倆人就站在這岸邊,還能看到腳下有著一攤水漬,顯然是昨晚從這里邊出來的那東西留下的。
“估計只能下水了,那玩意都是從水里上來的。”
石幾左手舉著火把,右手把長槍往這水面一插,結果大半都還在水面上,他又拔出來在附近幾個位置試了試。
最后把長槍收了回來,在自己身上一筆畫,“水不深,大概只到咱倆腰上。”
“要么直接趟過去,要么咱們退回去,搞個小船再來。”
“沒必要,直接趟過去。”
談笑也很是果決,把身后的囊袋背高了些,里邊好多東西都是不能浸水的,然后也是一手舉著火把,另一只手則是拎著一把短劍。
他帶路,所以也就先下了水,冰涼。
浸透衣物后,他更是忍不住打了個寒顫,“往右邊走,那東西是從這邊過來的。”
石幾同樣舉著火把,緊跟在他后邊。
看不到腳下水底的蹤跡,所以兩人都走的很慢,都是用腳底小心翼翼地試探著情況。
確定這一腳踩下去沒事之后,這才放心大膽的往前。
走了約莫十幾米,甬道轉彎,談笑也終于在前邊見到了一個可以上岸的洞口。
可就在這時,他卻忽地舉起手上的短劍。
走在他后邊的石幾也立馬停下了腳步。
“水底下有東西過來了”談笑極為敏銳,立馬感知到了腳下的動靜。
除卻他和石幾激起的水浪漣漪之外,腳下還有一股波動。
說明有別的東西也攪動了水域。
他左手舉著火把,拂過水面,很快,他就再水底看到了一條黑影一閃而過。
幾乎是剎那間就到了他腳下,直接纏住了他的大腿,猛地一緊。
他就被勒倒了。
是蛇,很大的蛇
他雖然受到了襲擊,但是并不驚慌,直接左手一甩,把火把丟到了對面岸邊,右手則是手持著短劍往下一刺。

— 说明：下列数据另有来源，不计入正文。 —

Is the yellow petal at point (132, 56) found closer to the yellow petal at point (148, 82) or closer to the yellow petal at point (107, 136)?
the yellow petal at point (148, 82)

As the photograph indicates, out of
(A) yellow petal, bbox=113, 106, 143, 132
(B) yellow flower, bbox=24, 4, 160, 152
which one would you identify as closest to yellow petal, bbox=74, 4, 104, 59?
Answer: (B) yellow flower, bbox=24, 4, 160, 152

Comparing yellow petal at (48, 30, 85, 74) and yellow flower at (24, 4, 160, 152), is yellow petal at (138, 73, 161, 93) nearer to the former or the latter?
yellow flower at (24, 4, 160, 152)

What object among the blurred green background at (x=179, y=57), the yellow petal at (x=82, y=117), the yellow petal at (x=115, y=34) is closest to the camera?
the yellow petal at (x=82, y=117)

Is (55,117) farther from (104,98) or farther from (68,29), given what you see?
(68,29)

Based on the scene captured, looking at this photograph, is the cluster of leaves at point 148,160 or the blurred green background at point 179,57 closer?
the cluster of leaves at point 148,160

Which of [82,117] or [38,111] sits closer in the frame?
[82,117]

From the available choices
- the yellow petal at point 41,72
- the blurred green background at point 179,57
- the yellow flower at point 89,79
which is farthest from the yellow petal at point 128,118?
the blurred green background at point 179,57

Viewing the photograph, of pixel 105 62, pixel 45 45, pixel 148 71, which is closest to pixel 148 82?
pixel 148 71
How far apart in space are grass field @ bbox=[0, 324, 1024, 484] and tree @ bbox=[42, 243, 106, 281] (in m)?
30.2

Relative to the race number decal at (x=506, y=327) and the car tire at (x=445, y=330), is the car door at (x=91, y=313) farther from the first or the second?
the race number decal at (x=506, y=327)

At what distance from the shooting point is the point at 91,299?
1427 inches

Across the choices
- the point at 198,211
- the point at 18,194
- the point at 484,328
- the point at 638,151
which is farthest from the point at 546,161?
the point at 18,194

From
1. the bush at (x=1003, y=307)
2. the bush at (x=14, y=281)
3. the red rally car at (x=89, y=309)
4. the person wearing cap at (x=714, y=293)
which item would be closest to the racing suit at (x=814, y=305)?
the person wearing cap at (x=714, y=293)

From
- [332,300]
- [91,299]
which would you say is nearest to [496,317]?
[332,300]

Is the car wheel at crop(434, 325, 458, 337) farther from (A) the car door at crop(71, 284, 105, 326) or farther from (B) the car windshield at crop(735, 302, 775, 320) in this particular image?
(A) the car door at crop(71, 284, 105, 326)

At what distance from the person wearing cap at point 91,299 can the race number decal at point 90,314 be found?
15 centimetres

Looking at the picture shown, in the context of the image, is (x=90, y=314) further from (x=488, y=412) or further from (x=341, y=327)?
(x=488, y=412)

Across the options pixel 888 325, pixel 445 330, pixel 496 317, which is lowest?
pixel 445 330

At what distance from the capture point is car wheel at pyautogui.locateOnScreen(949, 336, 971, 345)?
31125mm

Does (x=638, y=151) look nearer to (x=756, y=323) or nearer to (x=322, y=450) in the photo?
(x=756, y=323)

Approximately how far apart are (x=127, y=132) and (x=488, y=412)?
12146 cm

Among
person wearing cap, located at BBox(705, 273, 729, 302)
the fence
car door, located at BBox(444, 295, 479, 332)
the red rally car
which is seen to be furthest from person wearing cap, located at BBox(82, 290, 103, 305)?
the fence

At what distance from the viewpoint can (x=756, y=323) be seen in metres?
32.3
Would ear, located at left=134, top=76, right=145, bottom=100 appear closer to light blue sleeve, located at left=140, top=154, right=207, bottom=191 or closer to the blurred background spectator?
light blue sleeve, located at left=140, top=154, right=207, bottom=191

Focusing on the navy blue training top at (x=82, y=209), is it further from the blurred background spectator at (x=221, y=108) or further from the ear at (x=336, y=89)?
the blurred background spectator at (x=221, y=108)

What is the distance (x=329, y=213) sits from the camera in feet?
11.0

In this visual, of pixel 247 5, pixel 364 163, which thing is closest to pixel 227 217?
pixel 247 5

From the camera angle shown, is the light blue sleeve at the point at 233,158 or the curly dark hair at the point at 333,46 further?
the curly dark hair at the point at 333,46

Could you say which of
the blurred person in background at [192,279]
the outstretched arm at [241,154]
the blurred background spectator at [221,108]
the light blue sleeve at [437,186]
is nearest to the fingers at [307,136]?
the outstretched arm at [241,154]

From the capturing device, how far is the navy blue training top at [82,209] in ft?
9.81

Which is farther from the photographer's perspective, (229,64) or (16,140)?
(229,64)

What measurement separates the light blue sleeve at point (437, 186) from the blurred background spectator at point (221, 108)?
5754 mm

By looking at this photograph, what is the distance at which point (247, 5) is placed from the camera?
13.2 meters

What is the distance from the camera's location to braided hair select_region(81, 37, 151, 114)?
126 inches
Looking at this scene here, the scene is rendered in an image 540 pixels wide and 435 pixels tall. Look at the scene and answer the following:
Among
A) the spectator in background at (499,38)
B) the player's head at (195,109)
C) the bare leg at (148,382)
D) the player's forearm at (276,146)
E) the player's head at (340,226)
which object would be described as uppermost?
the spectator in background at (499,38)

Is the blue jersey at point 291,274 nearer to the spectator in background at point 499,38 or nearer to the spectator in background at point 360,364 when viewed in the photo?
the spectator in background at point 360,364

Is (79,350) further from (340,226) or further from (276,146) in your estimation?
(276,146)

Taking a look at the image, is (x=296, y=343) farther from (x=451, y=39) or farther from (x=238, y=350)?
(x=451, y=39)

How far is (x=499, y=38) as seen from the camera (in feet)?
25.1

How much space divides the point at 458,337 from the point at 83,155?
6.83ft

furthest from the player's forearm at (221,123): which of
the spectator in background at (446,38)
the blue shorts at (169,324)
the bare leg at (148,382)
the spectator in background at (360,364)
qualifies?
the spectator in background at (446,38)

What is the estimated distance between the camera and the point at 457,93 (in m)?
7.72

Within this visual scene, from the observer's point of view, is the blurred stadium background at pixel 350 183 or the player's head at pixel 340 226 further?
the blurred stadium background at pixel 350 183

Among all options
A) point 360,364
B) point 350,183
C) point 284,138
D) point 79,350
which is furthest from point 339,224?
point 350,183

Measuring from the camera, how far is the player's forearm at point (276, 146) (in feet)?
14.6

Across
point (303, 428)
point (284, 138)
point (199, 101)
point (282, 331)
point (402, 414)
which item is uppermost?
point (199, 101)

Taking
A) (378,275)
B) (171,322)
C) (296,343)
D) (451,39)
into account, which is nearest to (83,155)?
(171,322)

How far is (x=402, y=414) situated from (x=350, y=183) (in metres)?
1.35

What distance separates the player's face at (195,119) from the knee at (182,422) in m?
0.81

不止是他,石幾反應也是極快,在那大蛇冒出水面的那一刻,他就猛地刺出了自己的長槍。
槍頭洞穿了大蛇的脖頸,談笑的短劍同樣在這大蛇身上挖出來了一大塊血肉。
巨蛇吃痛,直接松開了談笑,掙扎著又撞倒了石幾。
它擺動著身軀,消失在了水域的另一頭,只是將原地攪得渾濁不已,還順帶留下了一大片猩紅血跡。
倆人喘著粗氣,從水面爬了起來,“走,先上岸,趕緊上岸。”
談笑咽了咽口水。
他不怕什么詭異邪祟,魑魅魍魎。
但是這種實實在在,只能硬抗的東西,著實是能要他的老命
好在,那大蛇過去后,水底暫時也沒了別的東西過來,倆人快速地穿過了這十多米的水道,終于重新來到了石道里邊。
死水被攪動地渾濁不堪,同時也散發著一股濃郁的惡臭。
充斥在這狹窄的甬道里邊,讓人幾欲作嘔。
“走,先離開這。”
談笑隱隱約約感覺這水道應該沒這么簡單,旋即也不管身上的水漬和寒冷,兩人各自舉著火把,深入石道。
好在,從這往前不久,他倆就在一旁看到了一堆枯木,旁邊還有些木炭和點火的痕跡。
“前輩們留下來的”石幾詫異道。
“多半是了。”
因為就在這生過活不遠的位置,還有一副白骨骷髏。
“先生火,把咱倆的衣服烤干了再走,不趕時間。”
這個時候,萬一在這墓中染了風寒,那才是要人命的事情。